─── Exercise text ───


    I’ve always thought the 168 should run on KK Road rather than making two extra turns to serve 256th. And now Metro is doing it.

    The 105 is still 30 minutes midday and weekends. That seems like underservice. If we want Rentonites to ride the bus, we need frequent service from the eastern half where most of them live. If it’s not coming in this restructure then it won’t come for decades.

    The F needs to get out of the Sounder detour. Anything that provides an alternate Sounder route is welcome.

    I’m not sure of your Southcenter proposal. Are you dropping the Baker Blvd stop? That one is important because it’s within walking distance of the mall and surrounding retail and emerging density on Baker Blvd, and the highest-ridership stop between Renton and TIB (and higher than anything in Renton, at least off-peak).

    1. I didn’t know the SODO Busway was meant to actually speed up buses from I-5. I thought it was there to consolidate most SODO bus service into a single corridor with dedicated right-of-way. But it certainly doesn’t seem faster, and they don’t even come close to routing every I-5 bus on it (as you noted). As for the 577 trip, there actually are routes 177 and 178 that take the busway before getting on I-5 to Federal Way.

      As for whether it is scheduled to be faster on the busway, I’ll compare routes 177/178 and 179 (both Metro routes that both serve a stop near the FW transit center, 177 takes the busway, and 179 does not).

      Northbound (from the last stop in Federal Way at 7:45/8:05, to 4th & Pike or Pine):
      179 = 51 minutes, 178 = 59 minutes (SODO adds 8 minutes)

─── Material provided ───

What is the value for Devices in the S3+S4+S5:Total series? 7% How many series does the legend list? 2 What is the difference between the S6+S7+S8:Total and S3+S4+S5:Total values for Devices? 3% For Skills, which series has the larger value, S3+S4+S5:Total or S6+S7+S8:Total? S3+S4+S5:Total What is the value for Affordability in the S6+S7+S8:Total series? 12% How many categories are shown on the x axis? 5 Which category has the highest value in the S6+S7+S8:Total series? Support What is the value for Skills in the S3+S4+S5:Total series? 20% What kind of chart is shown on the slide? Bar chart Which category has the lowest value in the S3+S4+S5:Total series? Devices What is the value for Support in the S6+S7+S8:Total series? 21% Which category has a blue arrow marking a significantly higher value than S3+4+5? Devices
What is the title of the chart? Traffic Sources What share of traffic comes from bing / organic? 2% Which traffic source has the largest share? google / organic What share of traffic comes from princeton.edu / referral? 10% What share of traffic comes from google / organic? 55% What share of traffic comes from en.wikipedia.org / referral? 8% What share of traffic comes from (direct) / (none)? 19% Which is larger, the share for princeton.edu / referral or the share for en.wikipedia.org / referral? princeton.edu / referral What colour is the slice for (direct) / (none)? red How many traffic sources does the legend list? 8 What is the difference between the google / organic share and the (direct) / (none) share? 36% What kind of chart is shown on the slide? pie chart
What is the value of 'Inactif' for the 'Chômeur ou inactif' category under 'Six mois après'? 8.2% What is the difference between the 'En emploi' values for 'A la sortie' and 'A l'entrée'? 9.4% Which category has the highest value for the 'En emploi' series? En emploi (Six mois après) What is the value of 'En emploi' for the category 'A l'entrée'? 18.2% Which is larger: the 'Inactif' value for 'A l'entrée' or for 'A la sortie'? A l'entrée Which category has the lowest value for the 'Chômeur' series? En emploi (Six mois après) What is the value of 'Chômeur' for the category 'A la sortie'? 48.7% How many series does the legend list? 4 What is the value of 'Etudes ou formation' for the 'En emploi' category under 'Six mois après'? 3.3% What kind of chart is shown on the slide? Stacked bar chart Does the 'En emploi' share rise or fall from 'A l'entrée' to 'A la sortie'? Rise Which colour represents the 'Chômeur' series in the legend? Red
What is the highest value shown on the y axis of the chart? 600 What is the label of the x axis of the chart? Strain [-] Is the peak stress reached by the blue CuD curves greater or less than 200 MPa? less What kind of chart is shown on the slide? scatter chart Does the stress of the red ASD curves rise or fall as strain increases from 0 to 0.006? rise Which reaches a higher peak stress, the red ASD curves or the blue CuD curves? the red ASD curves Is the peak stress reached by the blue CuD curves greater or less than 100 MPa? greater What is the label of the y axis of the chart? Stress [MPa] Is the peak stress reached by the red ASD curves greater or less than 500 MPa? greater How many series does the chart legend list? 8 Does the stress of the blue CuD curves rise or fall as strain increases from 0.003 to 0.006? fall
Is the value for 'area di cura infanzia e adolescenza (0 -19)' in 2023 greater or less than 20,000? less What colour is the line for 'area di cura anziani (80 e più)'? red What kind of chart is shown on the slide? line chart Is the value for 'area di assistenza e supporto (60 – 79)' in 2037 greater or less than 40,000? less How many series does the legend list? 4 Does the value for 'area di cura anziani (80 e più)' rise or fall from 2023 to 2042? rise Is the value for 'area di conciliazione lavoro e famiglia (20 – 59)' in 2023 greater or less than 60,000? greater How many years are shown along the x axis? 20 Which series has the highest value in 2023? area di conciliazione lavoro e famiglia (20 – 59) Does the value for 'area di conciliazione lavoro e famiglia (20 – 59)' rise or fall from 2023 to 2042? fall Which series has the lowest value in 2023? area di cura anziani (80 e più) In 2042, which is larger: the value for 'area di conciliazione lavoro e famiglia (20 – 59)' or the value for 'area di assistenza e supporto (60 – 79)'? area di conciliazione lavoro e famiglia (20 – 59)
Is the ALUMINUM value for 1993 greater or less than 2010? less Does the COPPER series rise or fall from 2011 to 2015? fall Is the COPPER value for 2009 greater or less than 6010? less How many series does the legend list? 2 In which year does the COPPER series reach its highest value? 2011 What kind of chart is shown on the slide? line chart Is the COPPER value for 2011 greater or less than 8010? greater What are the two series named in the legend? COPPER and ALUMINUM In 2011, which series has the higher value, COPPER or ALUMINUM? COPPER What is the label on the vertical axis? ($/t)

───

### Your assignment
Retype the passage of the bus route comments exactly, starting with "I’ve always thought" and going on through "route is welcome.". Base your work only on the bus route comments, not on the lines.

### Result of this exercise
I’ve always thought the 168 should run on KK Road rather than making two extra turns to serve 256th. And now Metro is doing it.

    The 105 is still 30 minutes midday and weekends. That seems like underservice. If we want Rentonites to ride the bus, we need frequent service from the eastern half where most of them live. If it’s not coming in this restructure then it won’t come for decades.

    The F needs to get out of the Sounder detour. Anything that provides an alternate Sounder route is welcome.